◆ **What is asked**:
Turn the rows starting with the line containing "Amongst the choices" and going on through the line containing "4784 millimetres" into a numbered list, leaving out blank lines.

◆ **Task inputs**:
┏━━
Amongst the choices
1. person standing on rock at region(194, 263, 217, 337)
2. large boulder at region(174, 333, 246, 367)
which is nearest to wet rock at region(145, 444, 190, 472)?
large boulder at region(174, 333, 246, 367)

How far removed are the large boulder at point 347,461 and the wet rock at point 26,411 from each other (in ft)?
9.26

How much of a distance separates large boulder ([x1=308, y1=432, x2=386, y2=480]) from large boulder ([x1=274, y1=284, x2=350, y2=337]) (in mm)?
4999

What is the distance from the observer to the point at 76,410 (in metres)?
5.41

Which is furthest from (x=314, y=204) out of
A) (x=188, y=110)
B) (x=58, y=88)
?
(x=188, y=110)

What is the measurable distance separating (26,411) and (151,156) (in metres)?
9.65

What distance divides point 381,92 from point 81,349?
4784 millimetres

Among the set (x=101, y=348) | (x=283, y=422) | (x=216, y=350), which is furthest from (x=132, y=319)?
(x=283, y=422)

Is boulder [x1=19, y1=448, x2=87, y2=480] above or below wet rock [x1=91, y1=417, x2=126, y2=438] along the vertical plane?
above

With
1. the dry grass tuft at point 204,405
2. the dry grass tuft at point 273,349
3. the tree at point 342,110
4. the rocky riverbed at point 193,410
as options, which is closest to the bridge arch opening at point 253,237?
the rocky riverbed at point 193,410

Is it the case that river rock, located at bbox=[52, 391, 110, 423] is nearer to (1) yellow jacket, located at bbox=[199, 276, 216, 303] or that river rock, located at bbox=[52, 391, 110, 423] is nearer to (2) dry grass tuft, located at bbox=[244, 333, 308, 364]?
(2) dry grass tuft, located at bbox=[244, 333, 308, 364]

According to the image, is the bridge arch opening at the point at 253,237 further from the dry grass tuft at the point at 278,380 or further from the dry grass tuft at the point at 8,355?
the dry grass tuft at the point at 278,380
┗━━
┏━━
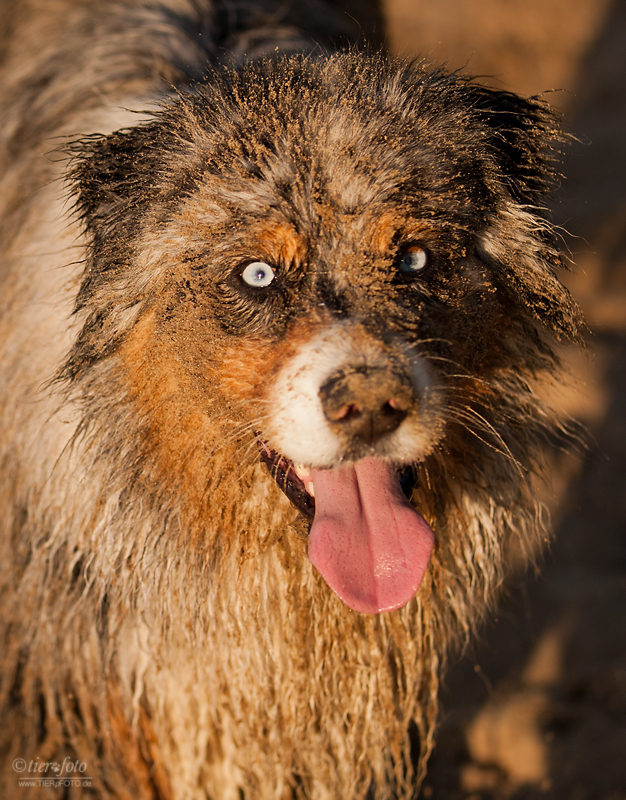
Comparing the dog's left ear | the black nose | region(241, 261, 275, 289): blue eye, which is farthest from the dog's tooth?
┗━━
┏━━
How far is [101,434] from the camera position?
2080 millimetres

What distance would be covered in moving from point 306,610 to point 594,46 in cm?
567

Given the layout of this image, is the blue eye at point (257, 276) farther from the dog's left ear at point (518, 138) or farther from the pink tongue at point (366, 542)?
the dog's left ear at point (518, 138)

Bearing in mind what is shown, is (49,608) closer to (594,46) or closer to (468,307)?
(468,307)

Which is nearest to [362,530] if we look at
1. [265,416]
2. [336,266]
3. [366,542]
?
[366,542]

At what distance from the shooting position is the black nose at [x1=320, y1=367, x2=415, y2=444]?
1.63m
┗━━
◆ **Answer below**:
1. Amongst the choices
2. 1. person standing on rock at region(194, 263, 217, 337)
3. 2. large boulder at region(174, 333, 246, 367)
4. which is nearest to wet rock at region(145, 444, 190, 472)?
5. large boulder at region(174, 333, 246, 367)
6. How far removed are the large boulder at point 347,461 and the wet rock at point 26,411 from each other (in ft)?
7. 9.26
8. How much of a distance separates large boulder ([x1=308, y1=432, x2=386, y2=480]) from large boulder ([x1=274, y1=284, x2=350, y2=337]) (in mm)?
9. 4999
10. What is the distance from the observer to the point at 76,410 (in metres)?
11. 5.41
12. Which is furthest from (x=314, y=204) out of
13. A) (x=188, y=110)
14. B) (x=58, y=88)
15. ?
16. (x=188, y=110)
17. What is the measurable distance separating (26,411) and (151,156) (in metres)?
18. 9.65
19. What distance divides point 381,92 from point 81,349?
20. 4784 millimetres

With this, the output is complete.